I'm trying to manipulate some data frames using R, and I keep hitting a roadblock. I began with a data frame femaleDF with three columns: Product Name, Person.1, Person.2.

The data frame had values in rows like:

'E0001', 'John Smith-M', 'Jane Smith-F'

What I want is to separate the genders into two different data frames. I was able to strip out males from the female list using grepl searches for '-M', so now I have something like:

'E0001', NA, 'Jane Smith-F'

But now I want to shift the female values from Person.2 into Person.1 if Person.1 == NA. Here's what I have so far:

female.strip <- function(femaleDF) {     
increment <- 1
repeat {
  if(is.na(femaleDF$Person.1[increment])==TRUE) {
    femaleDF$Person.1[increment] <- femaleDF$Person.2[increment]
    femaleDF$Person.2[increment] <- NA
    increment <- increment + 1
 } else {increment <- increment + 1}
if(increment > nrow(femaleDF)){
    break
    }
 }
}
femaleDF <- female.strip(femaleDF)

I think I'm going wrong somewhere in the line where I try to reassign values: femaleDF$Person.1[increment] <- femaleDF$Person.2[increment]

I get errors that look like
1: In [<-.factor(*tmp*, increment, value = structure(c(282L, ... : invalid factor level, NA generated

I'm sure if I knew more about R basics this would be a breeze, but can anyone help me out? Thanks!

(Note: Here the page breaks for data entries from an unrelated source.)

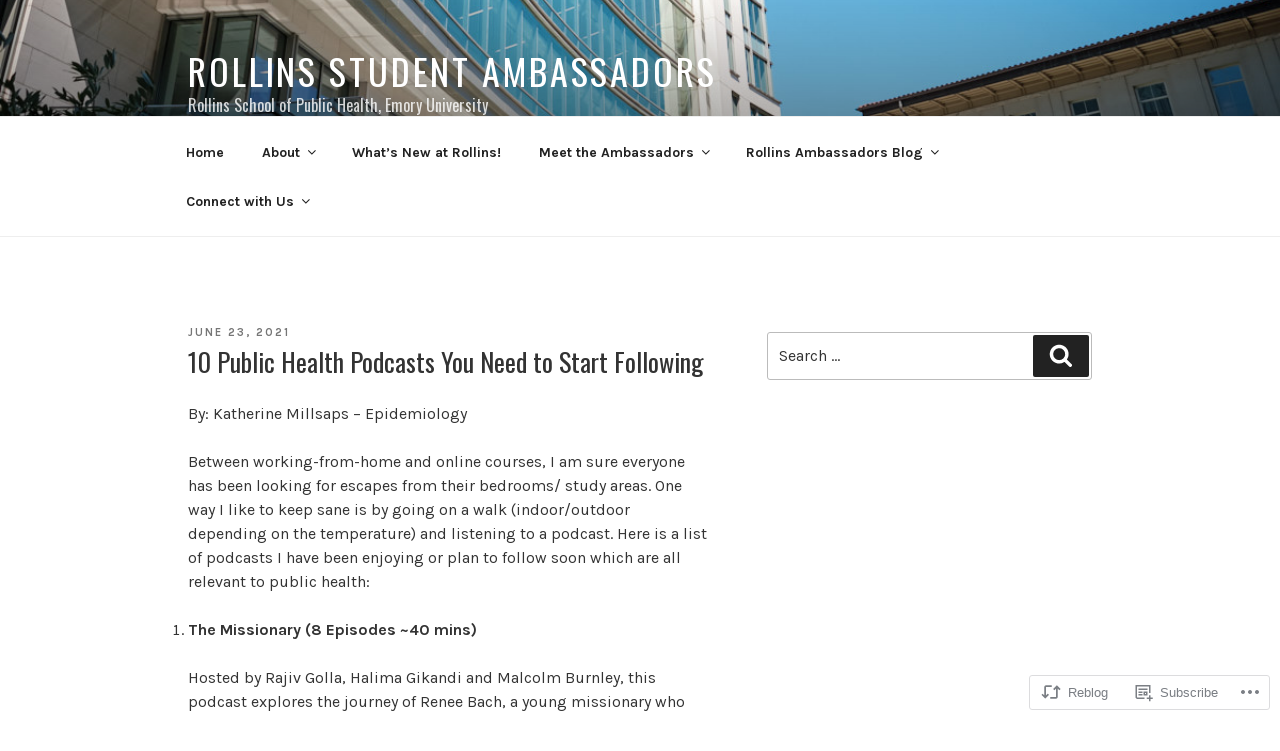

--- FILE ---
content_type: text/css;charset=utf-8
request_url: https://s0.wp.com/?custom-css=1&csblog=49gyB&cscache=6&csrev=16
body_size: -86
content:
.home .site-title a{font-size:82px}.home p.site-description{font-size:32px}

edit: not the same as this question. I didn't create the data frame, I imported it with read.csv.

Community
  • 1
  • 1
nathan.hunt
  • 117
  • 2
  • 8
  • Possible duplicate of [invalid factor level, NA generated](http://stackoverflow.com/questions/16819956/invalid-factor-level-na-generated) – mt1022 Nov 18 '16 at 18:41
  • You can use the `stringsAsFactors=F` argument, as the linked answer suggests, in your `read.csv` call. – paqmo Nov 18 '16 at 19:00
  • I tried using `read.csv` with `stringsAsFactors=FALSE`, and it didn't fix it. – nathan.hunt Nov 18 '16 at 19:36

1 Answers1

0

Well, I've solved it, but I'm totally lost as to how and why I solved it. The following code works:

female.strip <- function(femaleDF) {     
 increment <- 1
 repeat {
  if(is.na(femaleDF$Person.1[increment])==TRUE){
   femaleDF$Person.1[increment] <- femaleDF$Person.2[increment]
   femaleDF$Person.2[increment] <- NA
   }
  increment <- increment + 1
  if(increment > nrow(femaleDF)){
   break
   }
 }
 return(femaleDF)
}

I feel dumb that I forgot to return my data frame.

nathan.hunt
  • 117
  • 2
  • 8